Yes, Matilda, there still is a Santa Claus.

His gift this year might be not quite as extravagant as in 2011, 2012 and 2013.

But it’ll be no lump of coal as in 2009, or those wretched recessionary years of the early ‘80s, or when Ralph Klein boosted the Edmonton unemployment rate to recession levels by slashing the provincial civil service in the ‘90s.

Yes, the price of oil – our life blood, our golden goose, that from which all our blessings flow – has utterly tanked to US $55, after sitting on either side of $100 a barrel for five years. 

But, as this column will explain, this oil price drop is in a very different context for northern Alberta than sudden price plunges of the past.

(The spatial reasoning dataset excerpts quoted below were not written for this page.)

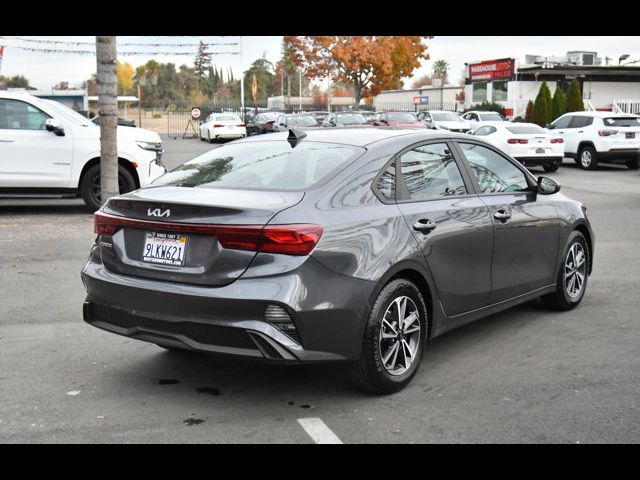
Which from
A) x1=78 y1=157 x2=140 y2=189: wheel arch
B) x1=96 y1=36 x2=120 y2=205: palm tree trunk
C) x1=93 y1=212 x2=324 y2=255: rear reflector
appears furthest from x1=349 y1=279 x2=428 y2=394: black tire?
x1=78 y1=157 x2=140 y2=189: wheel arch

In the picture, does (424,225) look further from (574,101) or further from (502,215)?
(574,101)

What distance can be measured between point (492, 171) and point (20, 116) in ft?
29.2

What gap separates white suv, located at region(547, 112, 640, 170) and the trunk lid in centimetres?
2119

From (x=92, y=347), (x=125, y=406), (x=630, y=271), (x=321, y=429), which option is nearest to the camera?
(x=321, y=429)

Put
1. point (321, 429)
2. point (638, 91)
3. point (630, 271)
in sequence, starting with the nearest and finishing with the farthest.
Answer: point (321, 429), point (630, 271), point (638, 91)

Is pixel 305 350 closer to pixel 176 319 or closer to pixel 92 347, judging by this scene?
pixel 176 319

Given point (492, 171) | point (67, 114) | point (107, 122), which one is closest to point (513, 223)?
point (492, 171)

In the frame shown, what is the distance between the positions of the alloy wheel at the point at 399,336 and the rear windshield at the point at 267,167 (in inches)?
35.5

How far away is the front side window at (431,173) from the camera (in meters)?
5.41

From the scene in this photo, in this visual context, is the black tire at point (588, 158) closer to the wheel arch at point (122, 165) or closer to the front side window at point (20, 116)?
the wheel arch at point (122, 165)

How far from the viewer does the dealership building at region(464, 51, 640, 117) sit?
5144 cm

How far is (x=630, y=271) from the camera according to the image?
29.0 feet

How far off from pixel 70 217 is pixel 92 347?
7.50 metres
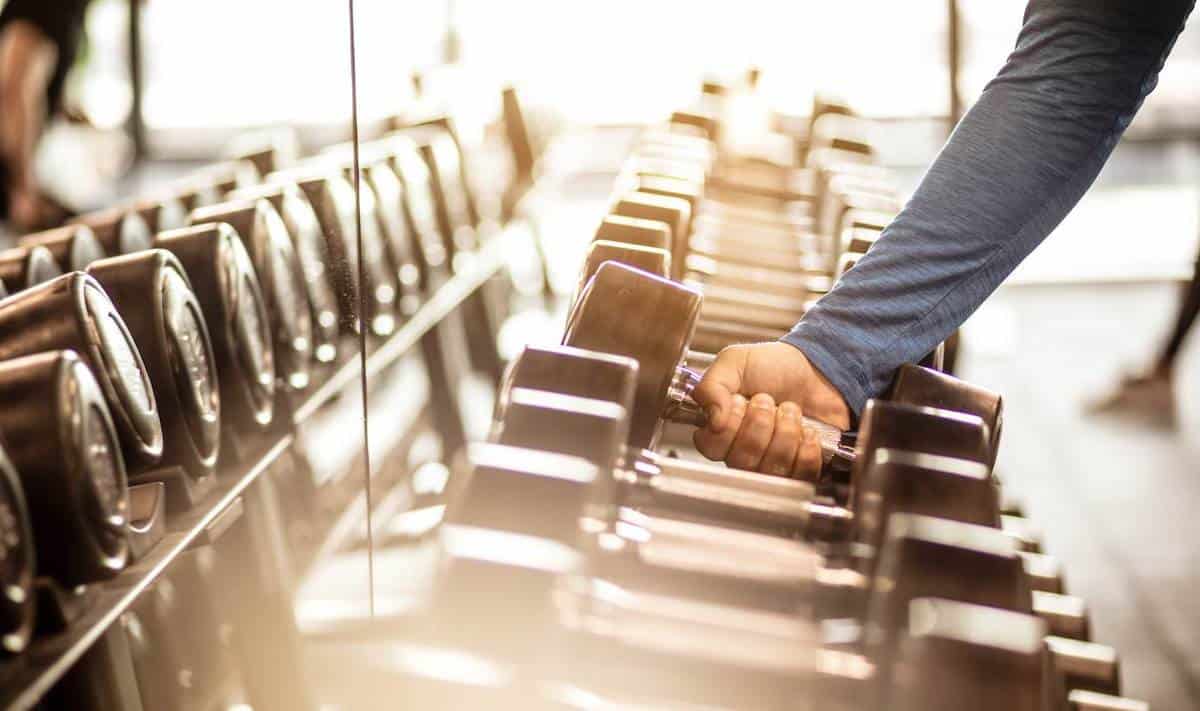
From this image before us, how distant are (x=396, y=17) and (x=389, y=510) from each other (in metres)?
0.73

There won’t be lay-offs. New hirings may slow, but few, if any, metropolitan Edmontonians will lose their jobs.

John Rose, chief economist for the City of Edmonton, says in his cautious projections for 2015 that Edmonton will grow by 3% with 20,000 new arrivals – compared to 4.2% growth and 30,000 new arrivals in 2014.  (Remember, Rose speaks for the artificial City of Edmonton, population 800,000, not for the real economy of metropolitan Edmonton, population 1.2 million. Metro numbers are almost always stronger than Edmonton proper. )

Three per cent growth? 

Twenty thousand new arrivals?

A 5.3% unemployment rate for 2015? 

A stable housing market? 

The numbers may be a tad smaller than in 2014, a true boom year, but any other city in North America would be thrilled to have such growth indicators for the coming year.

Here’s why the oil price drop doesn’t impact Edmonton as much as one might think.

Two words: oil sands.

Oil sands mining operations are giant beasts – years of planning, years of building. Once they start up, they run continuously (outside of maintenance shut-downs or major equipment failure) for 40 to 50 years. Closing an oil-sands mine would take a year unto itself.

Steam-Assisted Gravity Drainage (SAG-D) underground oil sand extraction now accounts for half of oil-sands operations and continues to grow. While smaller and more numerous than the big oil-sand mines, once SAG-D operations start, they too won’t stop until the oil supply is exhausted.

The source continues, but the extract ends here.